BEYROUTH: Les dirigeants libanais ont accusé jeudi Israël d'avoir perpétré un "crime de guerre" après la mort d'une journaliste dans une frappe aérienne israélienne dans le sud du pays.

Amal Khalil, 42 ans, journaliste du quotidien Al-Akhbar, a été tuée mercredi et sa collègue indépendante Zeinab Faraj blessée dans cette frappe dans le sud, où les forces israéliennes occupent plusieurs régions.

"Israël cible délibérément les journalistes dans le but de cacher la vérité sur ses crimes contre le Liban", a affirmé le président Joseph Aoun, dénonçant "des crimes de guerre".

Le Premier ministre Nawaf Salam a estimé lui aussi que "cibler des journalistes et entraver l'accès des équipes de secours constitue un crime de guerre", assurant que son pays poursuivra l'affaire devant les instances internationales.

Les deux journalistes s'étaient réfugiées dans une maison du village d'al-Tiri, après qu'une frappe israélienne a visé une voiture qui les précédait, selon l'Agence nationale d'information (Ani, officielle).
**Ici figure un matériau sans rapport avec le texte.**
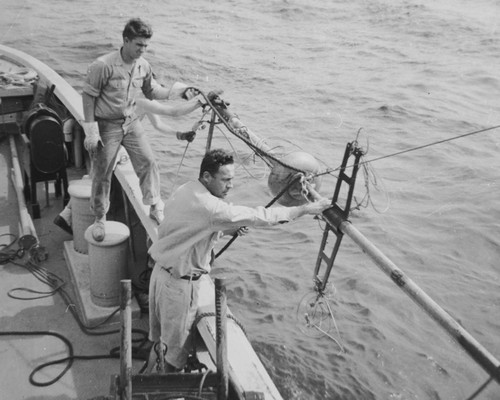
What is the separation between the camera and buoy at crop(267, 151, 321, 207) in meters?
4.35

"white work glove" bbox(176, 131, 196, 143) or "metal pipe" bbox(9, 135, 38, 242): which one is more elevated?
"white work glove" bbox(176, 131, 196, 143)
Les deux occupants du véhicule, le maire de la ville voisine de Bint Jbeil, occupée par Israël, et un homme qui l'accompagnait, ont été tués, a précisé la même source.
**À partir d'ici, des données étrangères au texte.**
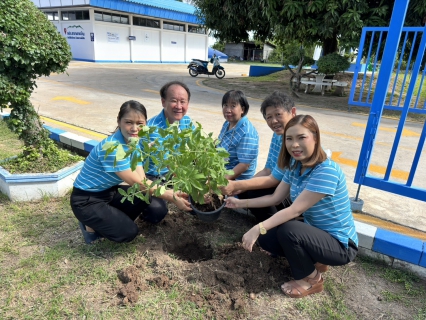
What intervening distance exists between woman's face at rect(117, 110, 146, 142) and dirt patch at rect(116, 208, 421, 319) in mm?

Une frappe israélienne a ensuite visé la maison où s'étaient réfugiées les deux journalistes. Les secours ont évacué dans un premier temps la journaliste blessée, avant que "des tirs israéliens visent l'ambulance", selon le ministère de la Santé.

Les autorités libanaises ont dû mener des contacts avec les Casques bleus déployés dans le sud du Liban et il a fallu plusieurs heures avant que les secouristes puissent à nouveau accéder au secteur pour retirer des décombres le corps de l'autre journaliste.

Le ministère de la Santé a accusé jeudi Israël d'avoir "entravé les opérations de sauvetage" et "visé une ambulance portant clairement le signe de la Croix-Rouge".

L'armée israélienne a de son côté affirmé avoir frappé dans le secteur d' al-Tiri deux véhicules à bord desquels se trouvaient des "terroristes", qui avaient "franchi la ligne de défense avancée" de ses troupes dans le sud du Liban.

Israël dit avoir tracé une "ligne jaune" ou ligne de défense avancée en profondeur dans le sud du Liban où ses troupes sont entrées, et interdit aux habitants d'y retourner.

Un cessez-le-feu est en vigueur depuis le 17 avril, après une guerre entre Israël et le Hezbollah pro-iranien qui a fait plus de 2.400 morts au Liban.

L'armée israélienne a démenti avoir "empêché les équipes de secours d'accéder à la zone". Elle a indiqué que "des informations font état de deux journalistes blessés lors des frappes" et affirmé que l'incident était "en cours d'examen".

Correspondante dans le sud du Liban pour le journal al-Akhbar, proche du Hezbollah, Amal Khalil a couvert les différentes guerres dans cette région. Elle était connue pour son courage et était respectée par ses collègues.

Le 28 mars, trois journalistes avaient été tués dans une frappe israélienne dans le sud et des experts de l'ONU avaient réclamé une enquête internationale.